When the wool industry came they developed the pubs, the roads and the towns. The money stayed local and was spent locally. With wool production in regional Australia we were the richest nation on earth.

With the cattle industry we had the development of Northern Australia and genuine progress in the income of indigenous people in some areas and genuine dignity in having their own business and the prospect of greater independence for their communities.

But in some areas, if the coal seam gas industry left tomorrow, the only legacy they would leave is potholes. Sure, state coffers would be upset, but in some areas of regional Australia they couldn’t give a toss, in fact they would be better off without them.

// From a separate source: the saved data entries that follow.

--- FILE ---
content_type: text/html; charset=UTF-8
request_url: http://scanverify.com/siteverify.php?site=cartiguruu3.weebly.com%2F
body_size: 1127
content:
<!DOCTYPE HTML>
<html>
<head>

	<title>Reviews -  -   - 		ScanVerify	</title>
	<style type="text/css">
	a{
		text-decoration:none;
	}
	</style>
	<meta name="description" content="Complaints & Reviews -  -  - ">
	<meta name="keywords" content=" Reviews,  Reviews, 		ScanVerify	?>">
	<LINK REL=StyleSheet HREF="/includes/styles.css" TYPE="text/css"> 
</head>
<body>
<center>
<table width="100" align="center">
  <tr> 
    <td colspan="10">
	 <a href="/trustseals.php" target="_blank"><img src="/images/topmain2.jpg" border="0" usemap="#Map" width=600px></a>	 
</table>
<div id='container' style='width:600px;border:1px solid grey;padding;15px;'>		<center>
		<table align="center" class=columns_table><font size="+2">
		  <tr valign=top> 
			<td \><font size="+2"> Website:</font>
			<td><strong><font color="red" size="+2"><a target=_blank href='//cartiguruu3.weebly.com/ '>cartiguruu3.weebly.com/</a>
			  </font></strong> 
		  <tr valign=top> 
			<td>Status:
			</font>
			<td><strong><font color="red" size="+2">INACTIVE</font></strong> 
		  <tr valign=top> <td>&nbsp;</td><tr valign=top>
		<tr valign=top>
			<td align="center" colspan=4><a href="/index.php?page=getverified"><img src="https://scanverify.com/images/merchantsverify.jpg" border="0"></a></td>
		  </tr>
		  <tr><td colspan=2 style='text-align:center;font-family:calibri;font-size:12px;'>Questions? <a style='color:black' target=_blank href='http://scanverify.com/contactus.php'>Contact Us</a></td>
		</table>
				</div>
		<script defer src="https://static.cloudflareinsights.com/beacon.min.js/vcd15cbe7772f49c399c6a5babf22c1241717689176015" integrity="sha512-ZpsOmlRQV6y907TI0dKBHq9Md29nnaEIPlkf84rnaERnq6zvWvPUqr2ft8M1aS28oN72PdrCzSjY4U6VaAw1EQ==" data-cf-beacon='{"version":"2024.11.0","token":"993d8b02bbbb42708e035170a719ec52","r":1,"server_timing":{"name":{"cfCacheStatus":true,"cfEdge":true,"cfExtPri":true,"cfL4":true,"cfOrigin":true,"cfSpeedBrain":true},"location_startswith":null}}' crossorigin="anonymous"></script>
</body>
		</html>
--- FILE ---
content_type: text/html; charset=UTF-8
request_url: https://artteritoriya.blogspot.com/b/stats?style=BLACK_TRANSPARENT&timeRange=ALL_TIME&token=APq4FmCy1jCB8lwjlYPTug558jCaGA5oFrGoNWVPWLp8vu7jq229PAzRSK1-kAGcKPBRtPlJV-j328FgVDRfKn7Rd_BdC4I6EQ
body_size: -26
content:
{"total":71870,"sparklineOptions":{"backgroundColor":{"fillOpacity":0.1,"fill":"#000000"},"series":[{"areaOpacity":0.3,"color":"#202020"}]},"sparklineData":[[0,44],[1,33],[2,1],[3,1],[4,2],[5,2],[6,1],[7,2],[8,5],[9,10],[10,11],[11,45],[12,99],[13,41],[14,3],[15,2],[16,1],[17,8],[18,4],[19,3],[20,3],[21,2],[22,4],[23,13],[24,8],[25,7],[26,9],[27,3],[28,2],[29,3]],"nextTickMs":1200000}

Royalties must be reinvested in the regions that generate the income stream; not all royalties, but a substantial proportion. Taxation rates must be adjusted so that we can develop regions. People must be encouraged to fly in, stay and live, not fly in and fly out.

Australia must have a genuine vision for a much wider development of our regions, otherwise what we are will be as good as it gets and over time we will become tired, worn out and diminished.